Dans la longue liste des personnalités qui ont marqué la Seine-Maritime, et Rouen en particulier, Marcel Duchamp fait figure de trublion. Artiste complet et incisif, insatiable provocateur, il cultiva à loisirs le goût de la parodie, à rebours de tous les académismes.

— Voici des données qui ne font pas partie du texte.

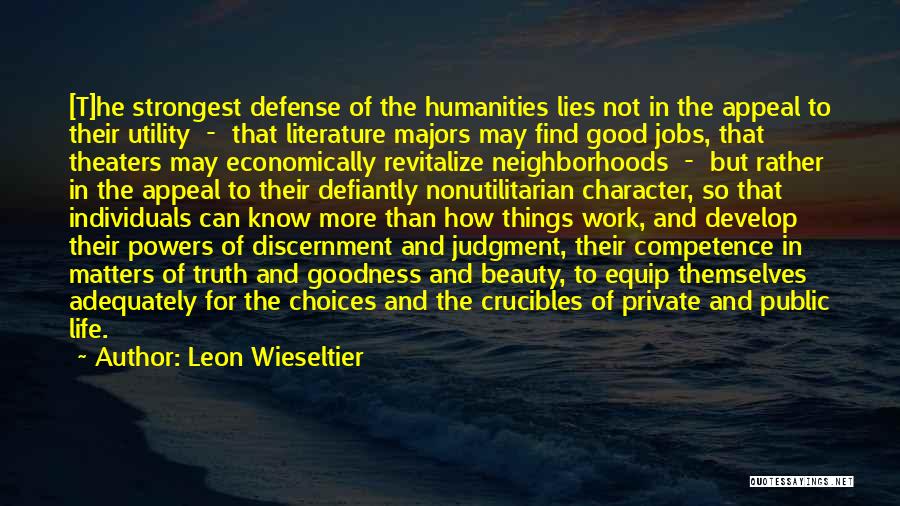 [T]he strongest defense of the humanities lies not in the appeal to their utility - that literature majors may find good jobs, that theaters may economically revitalize neighborhoods - but rather in the appeal to their defiantly nonutilitarian character, so that individuals can know more than how things work, and develop their powers of discernment and judgment, their competence in matters of truth and goodness and beauty, to equip themselves adequately for the choices and the crucibles of private and public life.

~ Author: Leon Wieseltier

QUOTESSAYINGS.NET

Artiste culte aux États-Unis où il résida une partie de sa vie, Marcel Duchamp est désormais aussi reconnu sur sa terre natale comme un des pères fondateurs de l’art contemporain, et pas seulement par les Duchampiens. Né en 1887 à Blainville-Crevon, initié à l’art par un grand-père artiste, le jeune Marcel grandit entouré de six frères et sœurs et il n’est pas le seul à avoir du talent : ses deux frères Raymond et Gaston (futur Jacques Villon) et sa sœur Suzanne deviendront eux aussi des artistes accomplis. Très vite, pourtant, Marcel Duchamp occupe une place à part. Proche des mouvements dada puis surréaliste, ce touche-à-tout est doué d’une imagination fertile qui le pousse à prendre ses distances d’avec tous les courants artistiques. Il préfère adopter une posture de chercheur, toujours prêt à tenter de nouvelles expériences, quitte à brouiller les repères. Dès les années 20, il s’invente même un double féminin Rrose Sélavy, traduisez, « Eros, c’est la vie ». Plusieurs œuvres marquantes vont émailler sa vie d’artiste, depuis le Nu descendant un escalier encore influencé par le cubisme au projet du Grand verre, resté inachevé en passant par la Joconde à moustache (L.H.O.O.Q, 1919). En 1917, sa Fontaine, simple urinoir renversé et érigé en art, fait scandale. Dans un monde en pleine transformation, Marcel Duchamp s’intéresse aux objets du quotidien et peu à peu affine son concept du ready-made. Ces objets « tout faits » qui accèdent au statut d’œuvre par la seule volonté de l’artiste, révolutionnent ainsi la démarche artistique.
Personnage iconoclaste, autant adulé que critiqué, Marcel Duchamp reste finalement peu célébré dans sa ville de Rouen ; et cependant, plus de 50 ans après sa mort en 1968, son esprit libre et facétieux y rôde toujours : au musée des Beaux-Arts où une salle lui est consacrée, à la Brasserie Paul où il avait coutume de s’installer pour jouer aux échecs, devant la demeure familiale au 71 de la rue Jeanne d’Arc. « D’ailleurs, c’est toujours les autres qui meurent » dit l’épitaphe gravée sur sa tombe au cimetière monumental sur les hauteurs de la ville. Il avait sans doute raison : en regardant plus attentivement la plaque posée en hommage à la famille Duchamp sur la façade de la rue Jeanne d’Arc, toutes les dates de décès de ses frères et sœur sont mentionnées, sauf une, celle de Marcel.